The Story of Private Lyon

Easton HSE M100 Olius Levi Lyon

What began as a suggestion by Easton resident Cheryl Norton that I do a post about an Easton Civil War POW, who is honored by the memorial headstone shown here, turned into a longer adventure of tracking down the tale of a young twenty-two year old volunteer who never made it back to Connecticut after surviving the bloody battle of Cedar Creek in Virginia on the 19th day of October, 1864.

Olius Levi Lyon was born in 1842 to Orva and Chloe Ann Lyon.
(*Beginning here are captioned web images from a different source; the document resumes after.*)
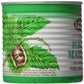 Clement Faugier Chestnut Puree From Ardeche - 15.5 Oz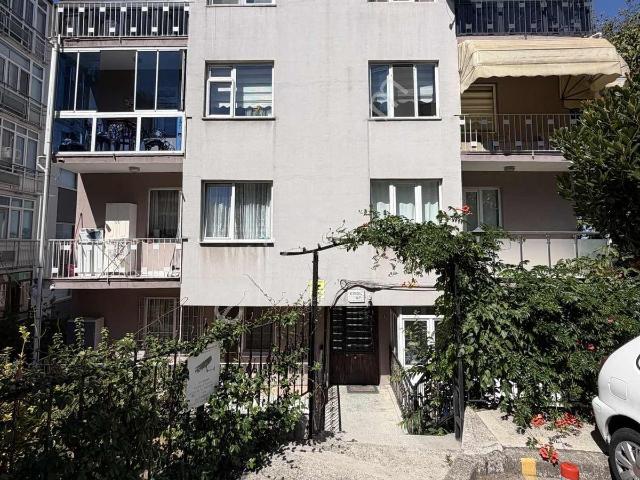 Osmangazi, Bursa içerisinde kiralık mülk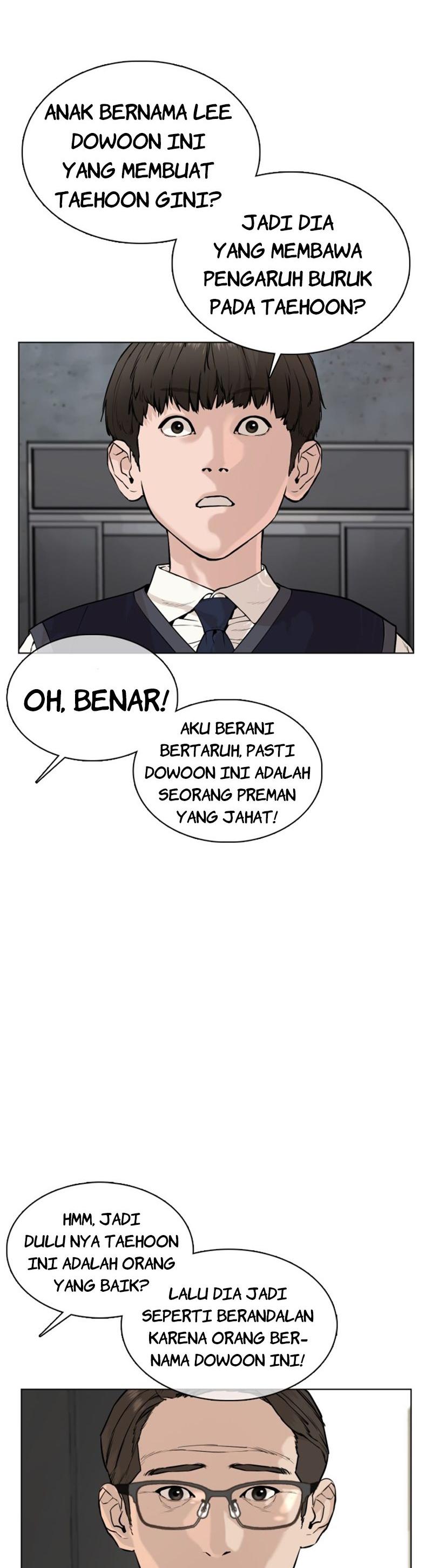 image-komik-how-to-fight-chapter-55-47/60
By the age of four, his father was dead, his twenty-four year old mother a widow with two young children. By the time the young lad was six, his mother was remarried to a local bootmaker by the name of George Platt and the family was living on Rockhouse Road. At eighteen, Olius was a blacksmith’s apprentice, working in a carriage shop in Bethel that was owned by Stephen Chase. Like many young men of the era, by the early winter of 1861, Olius heeded the call to arms to defend the Union as the War of the Rebellion was raging in the South. He enlisted in the 12th Regiment of the Connecticut Volunteers and was assigned to Company E. on the 13th of January 1862.

It was a Wednesday morning in Virginia when General Jubal Early’s Confederate troops quietly marched through the fog and surprised the Union troops around 5:00 AM. By 10 o’clock, Early’s army had overrun the enemy and captured some thirteen hundred Union soldiers; among them was twenty-two year old Olius Lyon. Along with his comrades, he was immediately marched to the Salisbury Prison in North Carolina.

From the National Parks Service website: “The Confederate established the Salisbury Prison in October of 1861 on the site of an old cotton factory enclosing a portion of the grounds with a stockade fence in preparation for the first prisoners. Designed to hold about 2,500 persons, the prison was intended for Confederate soldiers who had committed military offenses and prisoners of the state. However, the first Union soldiers arrived in December from Richmond, Virginia, in an effort to reduce the numbers of prisoners of war there.

“During the early years of the war, prisoners at Salisbury received adequate shelter, rations, water and sanitation. The situation changed rapidly on 5 October 1864, with the transfer of 5,000 prisoners of war to Salisbury. By the end of the month, more than 10,000 men were incarcerated in the prison.

“Overwhelmed by a population four times larger than intended, the prison quartered prisoners in every available space. Those without shelter dug burrows in an attempt to stay warm and dry. Rations and potable water were scarce. Adding to the poor conditions was an unusually cold and wet winter. Disease and starvation began to claim lives, and all buildings within the stockade were converted to hospitals to care for the sick.

“Each morning, the dead were gathered from the grounds and placed in the ‘dead house.’ Later, they were removed for burial in trench graves located in a cornfield west of he prison. Although no complete burial lists for the prison exist and no headboards were used to mark the graves, records indicate that approximately 3,700 men died between October 1864 and February 1865. Surviving prisoners were released at the end of February when a prisoner of war exchange was carried out. Union forces burned down the prison in April 1865.”

Olius Levi Lyon succumbed to dysentery on December 11, 1864 at Salisbury Prison. His remains were never identified, but today there is a memorial gravestone near the grave of his father in Lyon Cemetery on Sport Hill Road.

 

 

 

One comment

  1. Thank you so much for tracking down this important information and reminding us of the terrible sacrifices of our troops and our people to keep our Union. Beautifully written and so moving.